Princeton University
COS 217: Introduction to Programming Systems

Assignment 5: Buffer Overrun


Purpose

The purpose of this assignment is to help you learn (1) how programs are represented in machine language, (2) how stack frames are structured in memory, and (3) how programs can be vulnerable to buffer overrun attacks.


Rules

You may work with one partner on this assignment. You need not work with a partner, but we prefer that you do. Your preceptor will help you with your partner search, if you so desire.

Your partner must be from your precept. Sorry, no exceptions. So make sure you find a partner as soon as you can. After all, if your precept has an odd number of students, then someone must work alone; don't let that person be you!

If you work with a partner, then exactly one of the partners must submit files. Your readme file, your memorymap file, and your source code files must contain both your name and your partner's name.

"Part A+" (as defined below) is the "extra challenge" part of this assignment. While doing the "extra challenge" part of the assignment, you are bound to observe the course policies regarding assignment conduct as given in the course Policies web page, plus one additional policy: you may not use any "human" sources of information. That is, you may not consult with the course's staff members, the lab teaching assistants, other current students via Piazza, or any other people while working on the "extra challenge" part of an assignment, except for clarification of requirements. However you may consult with your partner, with no limitations.

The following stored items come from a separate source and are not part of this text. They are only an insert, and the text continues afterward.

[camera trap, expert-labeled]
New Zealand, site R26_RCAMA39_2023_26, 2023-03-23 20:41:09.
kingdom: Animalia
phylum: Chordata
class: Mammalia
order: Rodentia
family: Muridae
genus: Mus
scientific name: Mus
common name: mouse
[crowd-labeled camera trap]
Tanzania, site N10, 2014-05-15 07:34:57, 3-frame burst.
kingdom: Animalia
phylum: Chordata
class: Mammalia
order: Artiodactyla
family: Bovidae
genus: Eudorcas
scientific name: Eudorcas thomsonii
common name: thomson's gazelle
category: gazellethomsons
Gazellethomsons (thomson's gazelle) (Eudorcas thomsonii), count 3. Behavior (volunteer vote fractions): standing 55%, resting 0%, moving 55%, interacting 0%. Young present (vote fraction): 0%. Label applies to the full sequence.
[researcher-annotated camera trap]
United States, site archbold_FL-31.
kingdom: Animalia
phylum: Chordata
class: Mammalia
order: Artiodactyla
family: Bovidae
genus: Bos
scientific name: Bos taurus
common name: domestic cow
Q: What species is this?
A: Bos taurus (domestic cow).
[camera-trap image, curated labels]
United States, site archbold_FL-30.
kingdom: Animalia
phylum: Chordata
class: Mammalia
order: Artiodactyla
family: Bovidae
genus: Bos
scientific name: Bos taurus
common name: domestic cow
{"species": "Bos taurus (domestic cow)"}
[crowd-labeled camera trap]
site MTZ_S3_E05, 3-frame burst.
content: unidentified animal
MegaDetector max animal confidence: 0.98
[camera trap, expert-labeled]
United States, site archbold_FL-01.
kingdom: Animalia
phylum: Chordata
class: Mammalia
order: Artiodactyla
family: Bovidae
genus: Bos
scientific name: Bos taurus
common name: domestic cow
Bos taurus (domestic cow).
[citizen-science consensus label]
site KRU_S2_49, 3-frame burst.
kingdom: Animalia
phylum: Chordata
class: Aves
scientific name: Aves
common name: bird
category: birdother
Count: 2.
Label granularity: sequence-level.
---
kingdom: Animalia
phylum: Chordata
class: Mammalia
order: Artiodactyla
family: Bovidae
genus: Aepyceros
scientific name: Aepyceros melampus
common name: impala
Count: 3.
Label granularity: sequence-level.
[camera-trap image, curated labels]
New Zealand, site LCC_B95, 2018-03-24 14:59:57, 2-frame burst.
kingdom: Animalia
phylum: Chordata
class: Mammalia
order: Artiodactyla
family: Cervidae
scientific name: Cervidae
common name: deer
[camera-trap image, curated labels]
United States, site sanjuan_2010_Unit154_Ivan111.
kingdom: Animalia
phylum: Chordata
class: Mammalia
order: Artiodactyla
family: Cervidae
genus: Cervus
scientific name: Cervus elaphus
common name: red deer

As noted below, the "extra challenge" part is worth 10 percent of this assignment. So if you don't do any of the "extra challenge" part and all other parts of your assignment solution are perfect and submitted on time, then your grade for the assignment will be 90 percent.


Background

We will provide a program, both source code (grader.c) and executable binary code (grader). The file grader was produced from grader.c using the gcc217 command with the -O and -static options. The -static option commands the linker to do static linking rather than the default dynamic linking. Chapter 7 of Computer Systems: A Programmer's Perspective (Bryant & O'Hallaron) describes static vs. dynamic linking. Static linking could make your analysis of the grader program simpler, and ensures that each function of the program resides at the same address on both CourseLab computers.

The program asks you your name, and writes something like this (where the user input and program output are indicated by font style):

$ grader
What is your name?
Bob
D is your grade.
Thank you, Bob.

However, the author of the program inexplicably forgot to do bounds-checking on the array into which the program reads the input, and therefore the program is vulnerable to attack.

Precepts will explain such buffer overrun (alias buffer overflow) attacks. The paper entitled Detection and Prevention of Stack Buffer Overflow Attacks by Kuperman et al. also does so. That paper is available through Blackboard in the Course Materials section.


Your Task

Your task is to attack the given program by exploiting its buffer overrun vulnerability. More specifically, your job is to provide input data to the program so that it writes something more like this:

$ grader < data
What is your name?
A+ is your grade.
Thank you, Bob.

As you can see from reading the program, it is designed not to give anyone an A+ under any circumstances. However, it is programmed sloppily: it reads the input into a buffer, but forgets to check whether the input fits. This means that a too-long input can overwrite other important memory, and you can trick the program into giving you an A+.

This assignment has five parts:

Part F: Fill in the blanks (5% of the grade).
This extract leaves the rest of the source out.